The THA was signed around a year and a half after a landmark regulatory bill, known as the Dodd-Frank Act, became law here in Washington. That law includes a provision, Section 1504, that requires all large U.S.-listed extractives companies to publicly disclose any payments made to foreign governments.

Section 1504’s increased transparency is aimed particularly at empowering civil society in developing countries to ensure that revenues from natural resources can be used for the public good, rather than disappearing due to corruption and opaque bookkeeping.

Although this requirement has hit snags in implementation here (an early version of the rule was struck down in the courts this summer), it has already offered an important global precedent. Earlier this year the European Union adopted similar legislation, while Canada and the rest of the Group of 8 (G8) rich nations have pledged to do the same.

“This [anti-disclosure] provision is essentially second guessing something that Congress has already decided that we need,” EarthRights International’s Kaufman says, “even while it is essentially going against a trend that has already been embraced by nearly the entire international community.”

Politically unwise

This international action means that several of the largest oil-and-gas companies – for instance, Shell and BP – would already be required to make payment disclosures, given that they are listed on European stock exchanges. That will stand regardless of how the U.S. Congress resolves the dispute over the U.S.-Mexico THA.

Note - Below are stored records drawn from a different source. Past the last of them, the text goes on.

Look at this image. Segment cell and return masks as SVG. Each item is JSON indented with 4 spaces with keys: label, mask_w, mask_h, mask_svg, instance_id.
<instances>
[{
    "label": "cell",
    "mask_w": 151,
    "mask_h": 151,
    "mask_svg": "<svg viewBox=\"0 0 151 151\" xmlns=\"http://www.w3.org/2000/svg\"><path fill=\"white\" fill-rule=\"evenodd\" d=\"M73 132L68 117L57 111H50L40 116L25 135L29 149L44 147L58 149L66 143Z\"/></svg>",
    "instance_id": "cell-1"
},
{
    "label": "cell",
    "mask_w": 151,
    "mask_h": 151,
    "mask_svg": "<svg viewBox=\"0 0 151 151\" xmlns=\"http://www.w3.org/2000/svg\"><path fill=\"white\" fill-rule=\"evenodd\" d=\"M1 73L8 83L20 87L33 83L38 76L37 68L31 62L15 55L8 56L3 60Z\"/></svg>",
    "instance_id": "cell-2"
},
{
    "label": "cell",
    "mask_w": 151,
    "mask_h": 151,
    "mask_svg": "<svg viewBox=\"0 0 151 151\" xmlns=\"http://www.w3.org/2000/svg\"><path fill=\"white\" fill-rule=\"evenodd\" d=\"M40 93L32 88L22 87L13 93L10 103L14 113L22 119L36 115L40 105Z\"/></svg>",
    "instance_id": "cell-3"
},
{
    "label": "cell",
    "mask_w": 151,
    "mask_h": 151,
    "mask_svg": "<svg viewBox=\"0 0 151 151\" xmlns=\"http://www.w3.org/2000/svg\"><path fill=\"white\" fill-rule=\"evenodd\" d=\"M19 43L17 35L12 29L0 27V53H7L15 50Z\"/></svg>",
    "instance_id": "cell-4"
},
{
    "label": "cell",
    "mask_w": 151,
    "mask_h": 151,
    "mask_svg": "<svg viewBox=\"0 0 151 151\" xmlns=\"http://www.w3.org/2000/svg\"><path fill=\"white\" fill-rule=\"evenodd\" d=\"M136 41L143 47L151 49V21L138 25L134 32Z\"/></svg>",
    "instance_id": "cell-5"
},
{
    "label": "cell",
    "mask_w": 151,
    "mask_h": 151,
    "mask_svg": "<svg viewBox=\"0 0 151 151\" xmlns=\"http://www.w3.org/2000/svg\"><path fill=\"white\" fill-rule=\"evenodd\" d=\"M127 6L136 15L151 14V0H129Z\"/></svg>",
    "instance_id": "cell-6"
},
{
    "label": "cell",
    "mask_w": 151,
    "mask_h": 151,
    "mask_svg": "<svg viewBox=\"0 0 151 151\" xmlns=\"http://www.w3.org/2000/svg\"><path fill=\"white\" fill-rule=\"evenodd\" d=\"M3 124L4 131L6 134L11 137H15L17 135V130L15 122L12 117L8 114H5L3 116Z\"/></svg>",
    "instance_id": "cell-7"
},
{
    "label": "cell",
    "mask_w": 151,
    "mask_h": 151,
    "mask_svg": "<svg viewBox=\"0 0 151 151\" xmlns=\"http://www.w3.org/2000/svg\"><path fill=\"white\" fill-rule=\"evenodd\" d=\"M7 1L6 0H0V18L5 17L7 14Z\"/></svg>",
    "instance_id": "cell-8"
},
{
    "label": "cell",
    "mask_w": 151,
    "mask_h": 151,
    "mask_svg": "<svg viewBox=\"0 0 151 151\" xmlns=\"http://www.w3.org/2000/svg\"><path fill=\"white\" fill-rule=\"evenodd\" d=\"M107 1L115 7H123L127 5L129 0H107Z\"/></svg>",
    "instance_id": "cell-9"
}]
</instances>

It also underscores a potential lack of corporate support for the House’s anti-disclosure provision. Indeed, the international trend towards payments disclosure and greater transparency has also already been embraced – if only tentatively – by extractives companies themselves.

Earlier this year, the Extractive Industries Transparency Initiative (EITI), a voluntary programme currently operating in nearly three-dozen countries, undertook a major revision of its own rules to make sure they are in line with Section 1504. That move was supported by EITI’s members, which include several of the world’s largest oil-and-gas companies.

“We think it’s politically unwise to push for inclusion of any exemption – there’s strong support for transparency in the Senate and this provision would make it much more politically difficult to actually pass this legislation,” Ian Gary, senior policy manager for extractive industries at Oxfam America, a humanitarian group, told IPS.

“There hasn’t been a lot of momentum around this agreement necessarily, but there is broad momentum around implementing these new disclosure requirements. In fact, disclosure of this type would help oil companies build trust with the Mexican people, so they can see what they will actually get out of these new developments.”

There does not appear to be any opposition to the transparency requirements coming from Mexico, either from the government or civil society. Not only does the bilateral agreement mandate that disclosure requirements be consistent with national laws, but such disclosure wouldn’t contravene any Mexican law.

“Any exemption from reporting under [Section 1504] … would be against the interests of Mexican citizens,” an open letter from 27 Mexican NGOs, sent in June to U.S. lawmakers, states.

“[T]he disclosure of information required by Section 1504 does not contravene any Mexican law and, moreover, improves the guarantee of the right of public information access, established in our legislation.”